Tuesday, May 29, 2012

A Trip to Salem, MA

Last Wednesday, I traveled to Salem, MA.  The Metropolitan Area Planning Council was having its annual meeting there in a fine hotel, the Hawthorne. 


Salem is where the witches were and where the House of Seven Gables is.  It is birthplace of Nathaniel Hawthorne.

Salem is also the ancestral seat to a time forgotten in American history, the time when sailing ships carried American goods across the seas in trade to China, India and the West Indies, and brought back riches heretofore unknown in their holds.  Around 1800, Salem was sixth largest city in the United States. Its port was world famous.

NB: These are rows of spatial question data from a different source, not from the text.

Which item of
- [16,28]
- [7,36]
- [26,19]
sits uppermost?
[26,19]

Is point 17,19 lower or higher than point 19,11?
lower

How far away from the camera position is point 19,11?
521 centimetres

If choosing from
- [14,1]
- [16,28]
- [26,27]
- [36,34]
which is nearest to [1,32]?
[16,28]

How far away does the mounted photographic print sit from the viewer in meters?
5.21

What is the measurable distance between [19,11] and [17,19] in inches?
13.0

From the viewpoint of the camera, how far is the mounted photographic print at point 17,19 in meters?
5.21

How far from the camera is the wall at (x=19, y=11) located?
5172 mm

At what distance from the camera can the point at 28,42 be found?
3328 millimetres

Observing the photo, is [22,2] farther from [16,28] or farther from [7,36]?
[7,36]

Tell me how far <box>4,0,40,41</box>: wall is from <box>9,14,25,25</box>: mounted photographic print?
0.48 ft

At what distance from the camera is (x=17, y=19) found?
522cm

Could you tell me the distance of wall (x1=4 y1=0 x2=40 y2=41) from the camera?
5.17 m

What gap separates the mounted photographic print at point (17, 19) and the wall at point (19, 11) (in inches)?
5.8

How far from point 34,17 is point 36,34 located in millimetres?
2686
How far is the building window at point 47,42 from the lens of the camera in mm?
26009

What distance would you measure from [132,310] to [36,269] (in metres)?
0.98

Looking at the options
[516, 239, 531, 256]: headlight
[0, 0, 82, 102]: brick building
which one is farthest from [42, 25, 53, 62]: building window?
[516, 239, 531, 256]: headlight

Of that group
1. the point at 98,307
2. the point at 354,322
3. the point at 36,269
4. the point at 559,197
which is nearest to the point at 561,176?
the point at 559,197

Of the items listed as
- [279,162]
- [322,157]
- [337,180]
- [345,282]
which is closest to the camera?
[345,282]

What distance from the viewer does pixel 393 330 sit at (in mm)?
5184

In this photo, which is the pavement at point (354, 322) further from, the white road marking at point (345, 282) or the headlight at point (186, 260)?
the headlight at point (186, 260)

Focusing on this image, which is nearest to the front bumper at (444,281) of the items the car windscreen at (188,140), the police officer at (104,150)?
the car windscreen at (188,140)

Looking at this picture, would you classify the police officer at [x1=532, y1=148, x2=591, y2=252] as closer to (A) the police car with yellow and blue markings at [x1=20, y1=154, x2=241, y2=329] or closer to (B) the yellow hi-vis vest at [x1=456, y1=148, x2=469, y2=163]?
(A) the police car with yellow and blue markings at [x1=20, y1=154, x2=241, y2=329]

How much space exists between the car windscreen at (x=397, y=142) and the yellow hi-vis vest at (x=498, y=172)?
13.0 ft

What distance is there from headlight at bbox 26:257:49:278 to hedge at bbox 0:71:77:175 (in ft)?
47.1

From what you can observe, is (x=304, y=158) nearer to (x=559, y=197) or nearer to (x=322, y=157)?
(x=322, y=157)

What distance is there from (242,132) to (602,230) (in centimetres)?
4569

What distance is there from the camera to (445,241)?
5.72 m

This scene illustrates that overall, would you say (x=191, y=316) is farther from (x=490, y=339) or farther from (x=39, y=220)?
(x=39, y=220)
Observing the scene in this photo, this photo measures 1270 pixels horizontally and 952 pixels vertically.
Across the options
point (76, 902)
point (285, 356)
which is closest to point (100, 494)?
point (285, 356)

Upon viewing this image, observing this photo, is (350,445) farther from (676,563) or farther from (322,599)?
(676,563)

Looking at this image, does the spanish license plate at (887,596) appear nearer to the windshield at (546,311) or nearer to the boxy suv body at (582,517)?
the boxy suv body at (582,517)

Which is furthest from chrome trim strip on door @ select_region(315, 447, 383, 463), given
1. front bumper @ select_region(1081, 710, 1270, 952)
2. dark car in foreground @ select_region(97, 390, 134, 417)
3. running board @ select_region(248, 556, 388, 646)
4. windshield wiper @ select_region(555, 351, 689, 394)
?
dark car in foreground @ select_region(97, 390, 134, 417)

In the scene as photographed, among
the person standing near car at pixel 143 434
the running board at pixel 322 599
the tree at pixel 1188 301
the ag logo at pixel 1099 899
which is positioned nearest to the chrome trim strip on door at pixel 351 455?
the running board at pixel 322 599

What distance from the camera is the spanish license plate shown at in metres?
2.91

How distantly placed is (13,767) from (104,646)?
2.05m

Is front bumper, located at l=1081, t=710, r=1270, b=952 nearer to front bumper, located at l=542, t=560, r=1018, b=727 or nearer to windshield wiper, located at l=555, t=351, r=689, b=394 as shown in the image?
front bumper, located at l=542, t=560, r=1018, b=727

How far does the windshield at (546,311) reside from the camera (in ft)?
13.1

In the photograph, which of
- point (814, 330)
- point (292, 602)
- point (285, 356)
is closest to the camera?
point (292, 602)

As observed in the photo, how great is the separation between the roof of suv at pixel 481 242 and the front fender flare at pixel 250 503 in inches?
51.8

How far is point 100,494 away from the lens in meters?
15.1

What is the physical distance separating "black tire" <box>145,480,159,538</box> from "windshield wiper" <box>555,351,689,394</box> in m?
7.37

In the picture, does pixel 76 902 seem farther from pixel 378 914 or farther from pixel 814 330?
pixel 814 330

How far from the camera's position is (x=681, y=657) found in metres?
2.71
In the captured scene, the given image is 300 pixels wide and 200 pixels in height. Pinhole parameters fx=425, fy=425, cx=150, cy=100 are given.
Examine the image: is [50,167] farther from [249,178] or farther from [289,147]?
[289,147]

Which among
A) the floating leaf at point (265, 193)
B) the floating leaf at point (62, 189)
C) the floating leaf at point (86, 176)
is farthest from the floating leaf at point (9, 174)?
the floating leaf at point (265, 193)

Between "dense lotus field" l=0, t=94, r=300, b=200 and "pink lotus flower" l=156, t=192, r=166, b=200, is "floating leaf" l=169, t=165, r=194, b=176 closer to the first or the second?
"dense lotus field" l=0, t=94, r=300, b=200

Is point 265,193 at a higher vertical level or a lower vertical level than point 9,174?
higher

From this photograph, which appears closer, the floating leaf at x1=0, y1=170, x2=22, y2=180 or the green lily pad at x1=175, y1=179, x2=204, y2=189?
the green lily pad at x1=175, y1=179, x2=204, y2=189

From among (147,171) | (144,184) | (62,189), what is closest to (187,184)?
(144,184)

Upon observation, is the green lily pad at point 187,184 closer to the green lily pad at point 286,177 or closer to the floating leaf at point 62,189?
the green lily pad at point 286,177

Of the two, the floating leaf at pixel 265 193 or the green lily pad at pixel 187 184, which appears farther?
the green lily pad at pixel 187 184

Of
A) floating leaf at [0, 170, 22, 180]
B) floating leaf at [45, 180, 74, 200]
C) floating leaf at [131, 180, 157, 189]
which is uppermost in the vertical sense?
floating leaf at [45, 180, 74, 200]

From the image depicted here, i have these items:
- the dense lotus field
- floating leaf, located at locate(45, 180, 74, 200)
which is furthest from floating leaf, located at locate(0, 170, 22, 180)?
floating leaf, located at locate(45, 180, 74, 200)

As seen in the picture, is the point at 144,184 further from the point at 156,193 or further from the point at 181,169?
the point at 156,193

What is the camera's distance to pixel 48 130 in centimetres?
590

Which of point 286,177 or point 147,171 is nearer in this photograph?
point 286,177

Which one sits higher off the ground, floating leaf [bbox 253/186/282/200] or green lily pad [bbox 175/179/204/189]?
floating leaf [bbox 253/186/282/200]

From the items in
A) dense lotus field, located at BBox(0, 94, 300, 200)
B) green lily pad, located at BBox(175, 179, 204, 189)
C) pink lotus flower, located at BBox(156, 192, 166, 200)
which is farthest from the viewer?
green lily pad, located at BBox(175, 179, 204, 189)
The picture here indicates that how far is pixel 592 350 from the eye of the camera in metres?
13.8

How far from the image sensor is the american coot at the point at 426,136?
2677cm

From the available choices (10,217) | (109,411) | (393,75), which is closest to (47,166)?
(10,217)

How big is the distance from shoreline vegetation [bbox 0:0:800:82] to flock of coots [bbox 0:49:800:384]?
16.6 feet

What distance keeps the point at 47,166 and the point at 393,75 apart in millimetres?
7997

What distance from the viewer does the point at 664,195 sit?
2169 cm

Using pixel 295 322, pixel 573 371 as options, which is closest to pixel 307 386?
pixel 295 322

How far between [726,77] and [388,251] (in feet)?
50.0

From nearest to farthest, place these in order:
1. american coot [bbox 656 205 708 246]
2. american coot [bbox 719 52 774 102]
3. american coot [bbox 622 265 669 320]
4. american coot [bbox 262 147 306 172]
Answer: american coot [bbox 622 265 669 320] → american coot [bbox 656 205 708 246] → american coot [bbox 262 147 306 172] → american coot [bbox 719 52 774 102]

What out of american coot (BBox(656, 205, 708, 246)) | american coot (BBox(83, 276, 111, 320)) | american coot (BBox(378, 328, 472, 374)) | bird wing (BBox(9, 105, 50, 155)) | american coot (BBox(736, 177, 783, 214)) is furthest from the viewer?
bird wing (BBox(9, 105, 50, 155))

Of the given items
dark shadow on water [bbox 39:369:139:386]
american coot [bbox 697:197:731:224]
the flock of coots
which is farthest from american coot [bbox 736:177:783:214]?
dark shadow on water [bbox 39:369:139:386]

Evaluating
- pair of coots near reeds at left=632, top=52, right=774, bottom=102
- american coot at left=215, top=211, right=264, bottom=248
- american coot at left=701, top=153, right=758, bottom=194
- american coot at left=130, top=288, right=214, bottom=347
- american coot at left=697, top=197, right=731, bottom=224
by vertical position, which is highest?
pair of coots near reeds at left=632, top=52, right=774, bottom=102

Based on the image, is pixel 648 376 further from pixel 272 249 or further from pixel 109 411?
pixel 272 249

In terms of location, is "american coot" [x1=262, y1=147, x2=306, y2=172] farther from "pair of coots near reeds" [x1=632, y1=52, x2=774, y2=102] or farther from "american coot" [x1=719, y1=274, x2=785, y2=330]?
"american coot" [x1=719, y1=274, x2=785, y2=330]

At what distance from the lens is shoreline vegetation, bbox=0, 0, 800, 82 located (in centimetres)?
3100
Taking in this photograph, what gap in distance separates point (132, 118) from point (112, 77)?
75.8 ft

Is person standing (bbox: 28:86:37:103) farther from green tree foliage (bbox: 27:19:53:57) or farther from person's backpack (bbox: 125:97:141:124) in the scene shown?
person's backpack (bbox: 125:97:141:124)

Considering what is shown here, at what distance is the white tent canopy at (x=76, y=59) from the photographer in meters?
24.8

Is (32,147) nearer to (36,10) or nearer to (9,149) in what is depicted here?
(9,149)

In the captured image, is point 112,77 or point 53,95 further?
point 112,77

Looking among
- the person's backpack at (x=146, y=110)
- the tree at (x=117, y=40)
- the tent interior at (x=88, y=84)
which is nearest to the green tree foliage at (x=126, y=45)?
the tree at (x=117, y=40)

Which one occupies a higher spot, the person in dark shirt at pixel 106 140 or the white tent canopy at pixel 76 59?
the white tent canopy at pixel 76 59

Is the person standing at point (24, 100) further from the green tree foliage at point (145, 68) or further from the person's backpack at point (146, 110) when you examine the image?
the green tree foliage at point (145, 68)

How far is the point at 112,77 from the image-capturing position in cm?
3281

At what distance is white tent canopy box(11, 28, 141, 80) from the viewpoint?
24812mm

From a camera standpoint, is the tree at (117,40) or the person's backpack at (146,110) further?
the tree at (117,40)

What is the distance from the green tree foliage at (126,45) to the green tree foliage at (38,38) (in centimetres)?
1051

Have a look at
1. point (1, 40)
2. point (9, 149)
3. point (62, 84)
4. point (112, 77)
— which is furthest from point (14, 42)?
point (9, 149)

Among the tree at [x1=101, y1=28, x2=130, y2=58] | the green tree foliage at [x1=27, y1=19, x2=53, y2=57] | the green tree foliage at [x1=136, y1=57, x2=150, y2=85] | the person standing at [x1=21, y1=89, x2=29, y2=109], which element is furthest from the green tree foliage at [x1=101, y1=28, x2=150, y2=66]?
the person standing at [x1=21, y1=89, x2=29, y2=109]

The era of the great ships and the mad captains was also a time of great innovation and risk-taking in American commercial life. Huge profits could be realized through crazy schemes, and many an innovator set his hand at trying.

It was not modern America by any means.  Long before the Civil War and the railroads united this country, regional strengths were the all.

Salem sat as the head of Essex County, a place in Massachusetts that got rich on all of this barter.  The houses along the main streets of the old town show it. 




This gem of a building preserved for us a time when the ship was the internet of its day, connecting places far and wide through trade, communication and commerce.  All eras of commerce leave their mark in stone somehow, some way.  This era was no different.